[Materials provided — start]
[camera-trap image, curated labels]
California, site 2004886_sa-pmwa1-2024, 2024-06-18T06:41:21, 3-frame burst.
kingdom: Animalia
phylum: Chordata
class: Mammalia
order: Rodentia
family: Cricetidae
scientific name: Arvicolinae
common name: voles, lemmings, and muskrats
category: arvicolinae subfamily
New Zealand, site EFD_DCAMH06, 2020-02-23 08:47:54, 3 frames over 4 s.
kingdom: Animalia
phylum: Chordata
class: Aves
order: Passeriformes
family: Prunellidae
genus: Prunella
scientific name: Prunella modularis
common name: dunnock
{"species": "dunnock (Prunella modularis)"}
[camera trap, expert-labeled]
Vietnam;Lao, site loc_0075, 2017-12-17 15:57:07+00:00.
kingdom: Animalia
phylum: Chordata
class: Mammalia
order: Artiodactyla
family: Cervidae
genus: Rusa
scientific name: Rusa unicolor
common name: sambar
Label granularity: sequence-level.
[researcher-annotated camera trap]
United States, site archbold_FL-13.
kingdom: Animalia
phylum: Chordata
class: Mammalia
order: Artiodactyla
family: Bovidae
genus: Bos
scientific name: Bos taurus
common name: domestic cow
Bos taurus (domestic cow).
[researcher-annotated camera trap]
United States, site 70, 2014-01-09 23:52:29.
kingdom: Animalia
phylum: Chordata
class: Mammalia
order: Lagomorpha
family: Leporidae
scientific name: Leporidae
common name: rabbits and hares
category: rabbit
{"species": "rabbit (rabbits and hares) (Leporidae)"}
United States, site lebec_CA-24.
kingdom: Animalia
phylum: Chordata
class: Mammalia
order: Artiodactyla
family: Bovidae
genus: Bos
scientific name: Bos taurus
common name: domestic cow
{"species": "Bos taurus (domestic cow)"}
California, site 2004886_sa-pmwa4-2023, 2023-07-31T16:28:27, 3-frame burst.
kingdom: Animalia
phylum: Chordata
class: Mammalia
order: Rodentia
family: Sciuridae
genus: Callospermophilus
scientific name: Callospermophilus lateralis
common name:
[Materials provided — finish]
Activity
Everything from the first line of the records through the line holding "United States, site lebec_CA-24." is to be transcribed exactly; leave out all other lines.

Task solution
[camera-trap image, curated labels]
California, site 2004886_sa-pmwa1-2024, 2024-06-18T06:41:21, 3-frame burst.
kingdom: Animalia
phylum: Chordata
class: Mammalia
order: Rodentia
family: Cricetidae
scientific name: Arvicolinae
common name: voles, lemmings, and muskrats
category: arvicolinae subfamily
New Zealand, site EFD_DCAMH06, 2020-02-23 08:47:54, 3 frames over 4 s.
kingdom: Animalia
phylum: Chordata
class: Aves
order: Passeriformes
family: Prunellidae
genus: Prunella
scientific name: Prunella modularis
common name: dunnock
{"species": "dunnock (Prunella modularis)"}
[camera trap, expert-labeled]
Vietnam;Lao, site loc_0075, 2017-12-17 15:57:07+00:00.
kingdom: Animalia
phylum: Chordata
class: Mammalia
order: Artiodactyla
family: Cervidae
genus: Rusa
scientific name: Rusa unicolor
common name: sambar
Label granularity: sequence-level.
[researcher-annotated camera trap]
United States, site archbold_FL-13.
kingdom: Animalia
phylum: Chordata
class: Mammalia
order: Artiodactyla
family: Bovidae
genus: Bos
scientific name: Bos taurus
common name: domestic cow
Bos taurus (domestic cow).
[researcher-annotated camera trap]
United States, site 70, 2014-01-09 23:52:29.
kingdom: Animalia
phylum: Chordata
class: Mammalia
order: Lagomorpha
family: Leporidae
scientific name: Leporidae
common name: rabbits and hares
category: rabbit
{"species": "rabbit (rabbits and hares) (Leporidae)"}
United States, site lebec_CA-24.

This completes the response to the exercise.